# Heart break recovery calculator?



## sadsoul101 (Oct 18, 2011)

SO, I read in a blog tonight that apparently there is a free heart break recovery calculator online? It's supposed to calculate roughly when you'll feel better.

Anyone heard of this? What's the link?


----------



## Numb in Ohio (Oct 31, 2011)

healmybrokenheart.com


----------



## samyeagar (May 14, 2012)

I just took the quiz and boy do I have a bleak immediate future, and long road ahead of me! I may as well not get up in the morning I am so torn up inside.

*shrugs* Oh well, I just can't seem to find the awful feelings it says I am.


----------



## MainStreetExile (Jun 26, 2012)

I just took the quiz myself, and it comes as absolutely no surprise to me that I should end up falling into "the most difficult category of pain" as far as the results are concerned. This dovetails quite nicely into the overarching theme of utter doom, desolation, despair, darkly debilitating depression and dread that currently defines what can loosely be termed my "life" at the moment.


----------



## lulubelle (Jun 28, 2012)

wow, that was depressing. i took the quiz, and it seems i am suffering the loss of a soulmate. what's weird is that i have been feeling better lately! it's the whole thinking about him every 22 seconds i need to get past, but i think that will happen over time and as i build memories without him.


----------



## our vision shattered (May 25, 2012)

i also lost a soulmate, ugh sucks


----------



## samyeagar (May 14, 2012)

our vision shattered said:


> i also lost a soulmate, ugh sucks


It said I lost a soul mate too, though I'm not sure how. I guess I thought I needed to have one in order to lose one?

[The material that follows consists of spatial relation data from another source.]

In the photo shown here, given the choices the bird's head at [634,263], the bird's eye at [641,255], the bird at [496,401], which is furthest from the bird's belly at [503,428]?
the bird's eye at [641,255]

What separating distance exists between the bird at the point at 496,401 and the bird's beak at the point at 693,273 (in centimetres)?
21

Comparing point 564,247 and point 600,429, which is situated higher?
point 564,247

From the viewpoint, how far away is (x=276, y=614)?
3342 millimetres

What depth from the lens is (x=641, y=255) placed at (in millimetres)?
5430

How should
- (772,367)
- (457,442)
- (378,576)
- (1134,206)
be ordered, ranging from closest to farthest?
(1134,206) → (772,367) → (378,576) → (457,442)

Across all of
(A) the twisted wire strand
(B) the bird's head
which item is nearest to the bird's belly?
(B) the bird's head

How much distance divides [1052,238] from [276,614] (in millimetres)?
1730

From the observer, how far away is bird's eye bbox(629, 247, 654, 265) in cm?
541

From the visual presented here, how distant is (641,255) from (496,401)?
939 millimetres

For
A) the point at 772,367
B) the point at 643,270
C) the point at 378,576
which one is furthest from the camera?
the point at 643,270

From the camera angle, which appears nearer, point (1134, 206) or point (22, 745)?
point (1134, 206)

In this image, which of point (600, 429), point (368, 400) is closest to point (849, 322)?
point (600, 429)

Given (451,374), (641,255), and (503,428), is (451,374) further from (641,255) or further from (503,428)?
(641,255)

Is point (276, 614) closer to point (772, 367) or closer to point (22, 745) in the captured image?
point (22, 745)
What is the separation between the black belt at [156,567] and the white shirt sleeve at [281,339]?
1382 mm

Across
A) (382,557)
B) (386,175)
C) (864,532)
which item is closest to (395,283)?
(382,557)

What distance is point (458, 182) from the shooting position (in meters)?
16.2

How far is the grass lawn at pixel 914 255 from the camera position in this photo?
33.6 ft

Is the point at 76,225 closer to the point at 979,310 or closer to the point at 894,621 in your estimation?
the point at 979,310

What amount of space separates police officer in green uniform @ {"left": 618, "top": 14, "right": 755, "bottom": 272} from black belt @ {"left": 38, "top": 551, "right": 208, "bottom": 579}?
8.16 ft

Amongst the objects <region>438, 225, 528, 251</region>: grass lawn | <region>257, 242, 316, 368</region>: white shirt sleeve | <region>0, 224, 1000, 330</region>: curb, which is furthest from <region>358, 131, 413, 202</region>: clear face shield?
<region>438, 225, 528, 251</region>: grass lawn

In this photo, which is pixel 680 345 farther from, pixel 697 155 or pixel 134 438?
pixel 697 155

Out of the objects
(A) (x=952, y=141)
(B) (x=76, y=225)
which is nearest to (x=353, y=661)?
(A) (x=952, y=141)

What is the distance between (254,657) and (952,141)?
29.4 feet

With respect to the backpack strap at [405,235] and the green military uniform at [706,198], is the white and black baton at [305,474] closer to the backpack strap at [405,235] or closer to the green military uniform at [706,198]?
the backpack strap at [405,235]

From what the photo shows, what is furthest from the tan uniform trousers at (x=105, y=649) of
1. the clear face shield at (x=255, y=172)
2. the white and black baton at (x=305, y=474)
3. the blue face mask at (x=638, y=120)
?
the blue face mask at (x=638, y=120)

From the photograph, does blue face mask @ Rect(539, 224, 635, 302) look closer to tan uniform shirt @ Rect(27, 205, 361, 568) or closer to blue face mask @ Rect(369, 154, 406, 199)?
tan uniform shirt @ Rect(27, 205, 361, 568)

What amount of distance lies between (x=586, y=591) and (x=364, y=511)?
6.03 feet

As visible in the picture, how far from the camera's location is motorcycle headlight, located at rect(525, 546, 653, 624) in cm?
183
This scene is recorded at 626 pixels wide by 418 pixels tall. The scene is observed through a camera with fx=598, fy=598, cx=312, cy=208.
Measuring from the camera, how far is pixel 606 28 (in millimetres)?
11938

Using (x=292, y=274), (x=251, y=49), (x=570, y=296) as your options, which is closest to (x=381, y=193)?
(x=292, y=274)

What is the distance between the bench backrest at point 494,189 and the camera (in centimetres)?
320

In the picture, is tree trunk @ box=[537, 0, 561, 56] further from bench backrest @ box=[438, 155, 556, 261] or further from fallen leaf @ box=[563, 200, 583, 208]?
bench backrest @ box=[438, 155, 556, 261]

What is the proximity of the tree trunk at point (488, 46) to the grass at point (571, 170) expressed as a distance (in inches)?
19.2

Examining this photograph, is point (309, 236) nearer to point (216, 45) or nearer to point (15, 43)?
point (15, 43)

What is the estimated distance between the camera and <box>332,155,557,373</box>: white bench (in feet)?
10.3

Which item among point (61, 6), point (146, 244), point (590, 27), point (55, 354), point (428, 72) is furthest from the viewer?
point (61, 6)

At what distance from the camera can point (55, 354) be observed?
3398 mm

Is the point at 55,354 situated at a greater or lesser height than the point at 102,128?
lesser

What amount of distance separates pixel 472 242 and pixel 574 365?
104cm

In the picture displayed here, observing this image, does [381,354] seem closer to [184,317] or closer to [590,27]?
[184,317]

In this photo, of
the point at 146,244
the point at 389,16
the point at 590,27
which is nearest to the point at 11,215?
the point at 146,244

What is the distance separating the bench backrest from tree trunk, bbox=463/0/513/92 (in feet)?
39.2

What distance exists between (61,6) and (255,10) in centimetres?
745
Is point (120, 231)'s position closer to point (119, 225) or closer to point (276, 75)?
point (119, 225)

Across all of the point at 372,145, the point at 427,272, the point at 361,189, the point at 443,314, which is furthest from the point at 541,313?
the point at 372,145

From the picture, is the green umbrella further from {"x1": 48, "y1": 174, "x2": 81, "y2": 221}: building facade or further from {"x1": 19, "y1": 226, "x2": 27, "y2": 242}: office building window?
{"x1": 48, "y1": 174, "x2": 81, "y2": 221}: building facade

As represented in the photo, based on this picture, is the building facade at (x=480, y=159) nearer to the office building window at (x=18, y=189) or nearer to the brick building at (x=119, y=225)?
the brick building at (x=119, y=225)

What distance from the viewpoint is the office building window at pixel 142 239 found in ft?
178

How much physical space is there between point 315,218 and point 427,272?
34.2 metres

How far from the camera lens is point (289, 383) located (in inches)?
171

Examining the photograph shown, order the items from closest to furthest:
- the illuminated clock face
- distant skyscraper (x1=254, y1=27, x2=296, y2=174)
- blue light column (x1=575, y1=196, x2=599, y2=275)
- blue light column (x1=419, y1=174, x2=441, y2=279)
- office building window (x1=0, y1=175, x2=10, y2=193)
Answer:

EDIT: Seriously people, be careful with things like this! Is anything that thing reminded you of helping your recovery and to move on? Did it smack you in the face with things you had been moving past? Things like this are really good triggers, and you have got to be careful putting too much stock in them, or even doing them in the first place.


----------



## hunter411 (Jun 4, 2012)

Stupid calculator is broken... "sad looking for hope". Whos Hope, whats she look like?


----------



## our vision shattered (May 25, 2012)

I agree with Sam, thankfully no trigger for me, said I lost my soul mate, well duh, I could've told them that
_Posted via Mobile Device_


----------



## Honeystly (Mar 1, 2012)

Yeah, I took it too. 2.5 years of recovery for me I don't know. The way I see it, if it was a soulmate they would not have left.... so it was a mate and we can debate the soul part...


----------